== PROVIDED TEXT ==

Source: Xinhua
Editor: huaxia
2025-06-11 19:05:15
KUALA LUMPUR, June 11 (Xinhua) -- Malaysian analysts foresee crude palm oil (CPO) prices remaining under pressure amid improved production.
Maybank Investment Bank said in a note on Wednesday that strong output will necessitate CPO prices to stay competitive at below 4,000 ringgit (943 U.S. dollars) per ton in the near term to boost demand.
According to the research house, the Malaysian Palm Oil Board (MPOB)'s stockpile continues to climb on strong production as May's output was the highest monthly for the first half since 2020.
"June's output may temporarily ease month-on-month before resuming its upward trend in the third quarter and peak output may likely be in September or October this year," it added.
MIDF Research also said in a note on Wednesday that CPO prices are expected to remain under pressure, as production is likely to perform, leading to a ceteris paribus performance for 2025.

===

**EXPLORE THE MATERIAL**.
a – In the palm oil article, what level does Maybank Investment Bank say CPO prices must stay below in the near term to boost demand?
b – Please reproduce the palm oil article word for word from "According to the" up to and including "half since 2020.".
The lines that follow are not needed for anything here.

== SUPPLIED INFORMATION ==

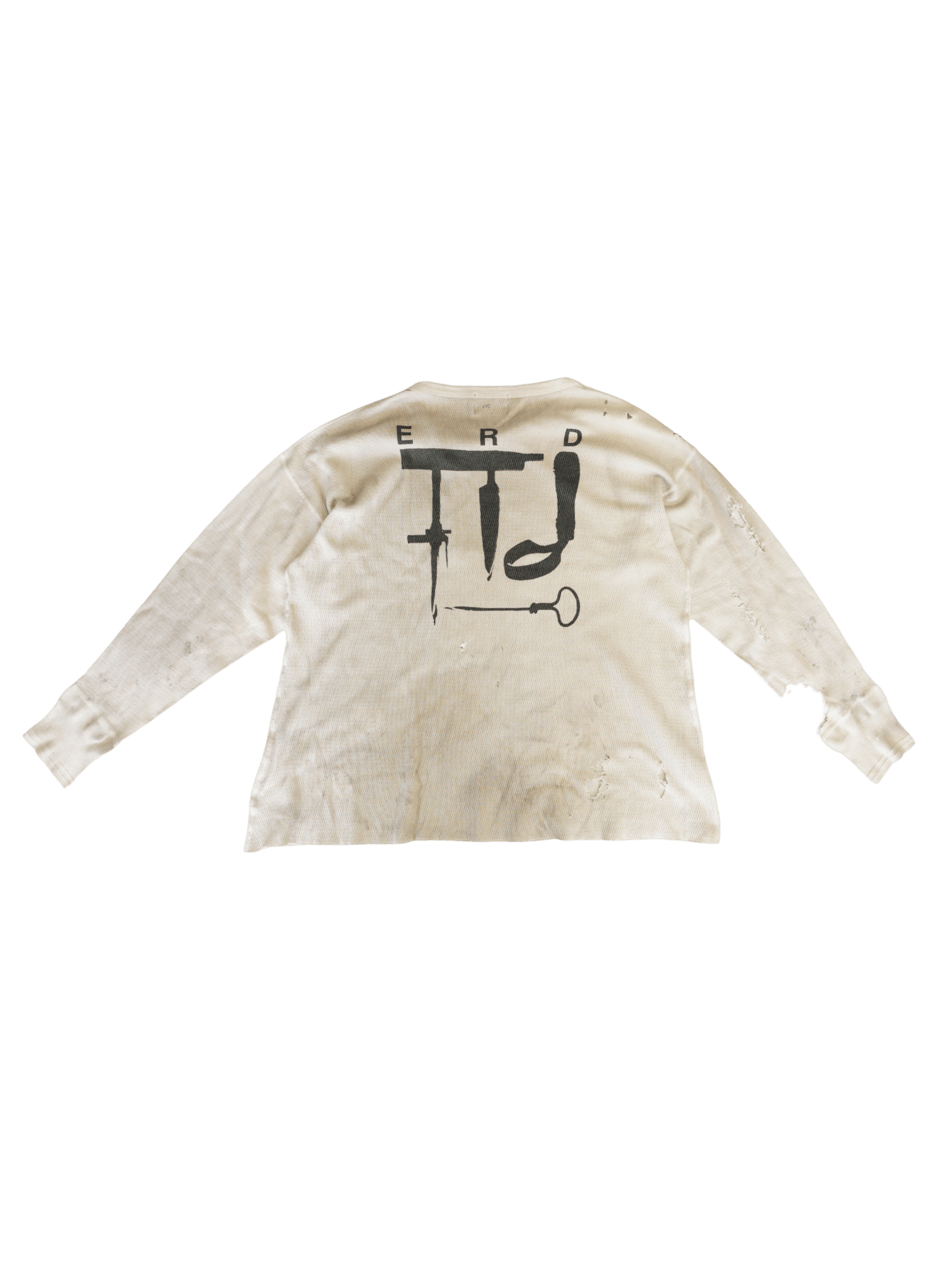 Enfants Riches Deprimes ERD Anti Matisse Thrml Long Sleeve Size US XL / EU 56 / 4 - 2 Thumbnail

===

**REPLIES**.
a – Below 4,000 ringgit (943 U.S. dollars) per ton.

b –
According to the research house, the Malaysian Palm Oil Board (MPOB)'s stockpile continues to climb on strong production as May's output was the highest monthly for the first half since 2020.